## Passage to read
===

Other days, I look around and I’m totally discouraged. I feel overwhelmed by how much needs to be done and I’m convinced that we won’t be able to take the next step whatever it is, because (invariably) it involves money. And if it’s one thing we’re short of – its money.

I’m not  sure which comes first the chicken or the egg, but what I do know is that if I’m feeling moody and introspective as I have been for the last week, I’m bound to take it out on my poor unsuspecting garden and have a negative attitude towards it.

While trying to snap out of this discouraged mood, I discovered a cure! It is to go walking in my garden, especially in the cool of the early evening. In looking around me, I try to eliminate the negative and accentuate the positive – as the old song says.

I’ve been reminding myself to savour how has much has already been accomplished in such as short time. We spend so much time in this backyard garden that it’s almost another room of our home . Usually, a messy room.  All I can see is what hasn’t been done, instead of really paying attention to what has.

But recently I went back and  looked through some pictures that we took when we were first looking to buy our house, a little over a year ago.

When I started comparing what the backyard looks like now, to what it looked like then, I began to cheer right up! The garden has  really  changed from what we started with, and we’ve already achieved much more than I was seeing.

So –  in the spirit of the “Before” and “After” portraits that you see at Jenny Craig, or with any other personal improvement story, I’ve taken some pictures around my garden this week. I’m sorry for the resolution and quality of some of these. I admit up front that the only camera I use right now is in a phone – even though I must say, Keith’s Anroid phone takes some pretty good shots!

Anyway, I went back and pieced together a little montage and made a story for you,

of a little garden that grew:

Then – Established grapevines dormant, condition unknown.

Now – Lush and verdant and waiting for the grapes to ripen!

Then – Crazy old fig tree in a sea of onion grass.

Now – Beautiful fruiting fig, and home to the occasional garden sprite!

Now – Slowly converting this bed to a low-water perennial garden.

===

## Given entries
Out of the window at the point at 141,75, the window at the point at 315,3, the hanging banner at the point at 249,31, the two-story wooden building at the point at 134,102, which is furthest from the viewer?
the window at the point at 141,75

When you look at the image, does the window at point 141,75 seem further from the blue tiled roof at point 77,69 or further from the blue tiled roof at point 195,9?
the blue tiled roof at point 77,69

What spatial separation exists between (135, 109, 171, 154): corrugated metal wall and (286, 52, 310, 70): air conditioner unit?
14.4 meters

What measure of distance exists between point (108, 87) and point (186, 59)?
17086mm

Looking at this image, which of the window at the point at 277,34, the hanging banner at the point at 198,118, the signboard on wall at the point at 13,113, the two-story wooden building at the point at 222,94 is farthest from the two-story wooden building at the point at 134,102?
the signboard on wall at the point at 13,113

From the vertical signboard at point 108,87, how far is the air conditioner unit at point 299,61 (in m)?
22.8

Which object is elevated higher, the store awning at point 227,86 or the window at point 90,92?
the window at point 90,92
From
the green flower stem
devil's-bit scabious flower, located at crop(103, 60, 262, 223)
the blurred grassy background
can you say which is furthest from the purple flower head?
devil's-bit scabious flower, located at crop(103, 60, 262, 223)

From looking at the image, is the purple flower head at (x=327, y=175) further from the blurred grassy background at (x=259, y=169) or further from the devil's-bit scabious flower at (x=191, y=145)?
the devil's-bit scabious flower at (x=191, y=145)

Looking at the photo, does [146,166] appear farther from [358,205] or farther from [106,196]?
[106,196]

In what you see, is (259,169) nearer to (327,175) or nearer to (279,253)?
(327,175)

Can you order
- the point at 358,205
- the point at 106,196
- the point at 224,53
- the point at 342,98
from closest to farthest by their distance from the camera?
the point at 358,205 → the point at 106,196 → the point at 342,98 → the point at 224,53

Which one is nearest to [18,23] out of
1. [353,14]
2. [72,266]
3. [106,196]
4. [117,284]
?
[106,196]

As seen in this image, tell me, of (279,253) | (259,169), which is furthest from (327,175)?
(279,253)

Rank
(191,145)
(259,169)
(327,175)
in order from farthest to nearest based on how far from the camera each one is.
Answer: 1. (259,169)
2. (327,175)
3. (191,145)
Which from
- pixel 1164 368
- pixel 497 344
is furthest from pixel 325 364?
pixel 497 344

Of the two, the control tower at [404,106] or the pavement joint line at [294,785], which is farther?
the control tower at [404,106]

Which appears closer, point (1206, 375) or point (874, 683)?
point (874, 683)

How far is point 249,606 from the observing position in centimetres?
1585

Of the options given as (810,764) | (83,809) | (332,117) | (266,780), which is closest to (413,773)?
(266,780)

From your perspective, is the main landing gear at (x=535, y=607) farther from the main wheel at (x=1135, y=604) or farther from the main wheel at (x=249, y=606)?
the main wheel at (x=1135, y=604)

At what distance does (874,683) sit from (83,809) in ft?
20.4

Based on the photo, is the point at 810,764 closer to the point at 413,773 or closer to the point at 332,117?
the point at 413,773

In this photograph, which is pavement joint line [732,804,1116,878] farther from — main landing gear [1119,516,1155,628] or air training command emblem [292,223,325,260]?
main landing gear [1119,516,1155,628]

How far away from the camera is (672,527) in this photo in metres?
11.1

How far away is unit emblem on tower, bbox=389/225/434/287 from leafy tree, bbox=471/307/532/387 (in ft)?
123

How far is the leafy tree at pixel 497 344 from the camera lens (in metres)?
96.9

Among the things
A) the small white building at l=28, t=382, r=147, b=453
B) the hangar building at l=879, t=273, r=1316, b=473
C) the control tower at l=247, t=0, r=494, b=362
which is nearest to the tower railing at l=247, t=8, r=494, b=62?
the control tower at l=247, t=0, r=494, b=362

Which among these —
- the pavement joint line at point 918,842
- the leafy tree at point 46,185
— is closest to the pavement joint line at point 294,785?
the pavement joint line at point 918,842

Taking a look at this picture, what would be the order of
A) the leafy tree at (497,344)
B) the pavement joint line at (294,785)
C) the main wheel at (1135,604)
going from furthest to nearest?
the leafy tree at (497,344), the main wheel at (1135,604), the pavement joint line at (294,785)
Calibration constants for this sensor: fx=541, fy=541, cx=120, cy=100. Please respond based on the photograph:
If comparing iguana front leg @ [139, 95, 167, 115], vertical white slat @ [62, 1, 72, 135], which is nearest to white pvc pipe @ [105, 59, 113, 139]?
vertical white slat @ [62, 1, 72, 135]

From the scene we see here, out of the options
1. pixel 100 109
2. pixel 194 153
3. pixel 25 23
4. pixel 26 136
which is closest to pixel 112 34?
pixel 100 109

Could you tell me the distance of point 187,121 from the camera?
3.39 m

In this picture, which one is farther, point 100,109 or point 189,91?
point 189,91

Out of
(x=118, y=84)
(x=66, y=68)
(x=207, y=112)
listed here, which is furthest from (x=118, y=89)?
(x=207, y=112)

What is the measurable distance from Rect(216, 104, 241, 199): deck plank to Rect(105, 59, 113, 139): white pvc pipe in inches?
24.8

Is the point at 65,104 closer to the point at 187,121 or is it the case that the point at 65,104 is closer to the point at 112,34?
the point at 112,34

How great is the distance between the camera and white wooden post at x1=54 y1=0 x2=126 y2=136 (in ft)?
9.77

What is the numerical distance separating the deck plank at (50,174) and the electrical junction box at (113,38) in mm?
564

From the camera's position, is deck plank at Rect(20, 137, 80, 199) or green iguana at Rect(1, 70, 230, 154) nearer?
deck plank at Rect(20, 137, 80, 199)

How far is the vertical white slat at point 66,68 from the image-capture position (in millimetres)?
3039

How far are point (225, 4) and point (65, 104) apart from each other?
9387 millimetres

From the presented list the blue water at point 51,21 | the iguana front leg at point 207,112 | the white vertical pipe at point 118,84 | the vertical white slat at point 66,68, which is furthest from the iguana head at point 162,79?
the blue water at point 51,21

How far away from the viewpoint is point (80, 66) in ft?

===

## To be done
Can you resume the piece about the backyard garden after its last line and carry it on in the same voice?

## Output for this task
This is my favorite plant in the garden. Ptilotus or “Joey” plant –  a native to Australia. It was one lonely 4″ pot at Capitol Nursery and I felt so special for finding it, but then I went to Windmill nursery and they had them everywhere! Of course…. Windmill always carries the best plants.

I can’t wait to see how big this Joey grows. Maybe I’ll plant more?

anyway back to the story…..

Then: The back  South-West corner of the yard. This is where we dream of starting a vegetable garden.

Now: So far we’ve made a pretty good start. We have already harvested: lettuce,strawberries,chard,tomatoes, eggplant, 1 pepper, some basil, more tomatoes, and …more tomatoes.

resulting in, what else?

Ratatouille:

Yum!

Then: This center bed was over-run with ivy, old holly, rosemary and weeds. We liked its central location (directly in sight of our living room window) and imagined it as a play garden with a sandpit and a creek. A miniature island for the boys to play on.

But, first we had to dig out the ivy, uncover what useful plants were already there ,and reshape the whole bed with shovels, weed barrier and buckets of river rocks.

As always,  the boys were the solution to our problem.

First we soaked the beds until they were mud….

and then we unleashed the wild mudman of South Sacramento, whose only joy in life is to dig deep ol’ muddy holes….

The resulting crater was ready for months and months, but finally with the lovely Lu Dawn’s help, we filled the 3′ deep x 6′ long pit with sand, and presto!…….

Now:  The first step is finally done and the sand  is great!  It’s  perfect for sand castles and it’s nice and deep- they can dig themselves right down into a hole. Big fun! Even the older kids like it. So far so good I’d say!

And then!! as final perk!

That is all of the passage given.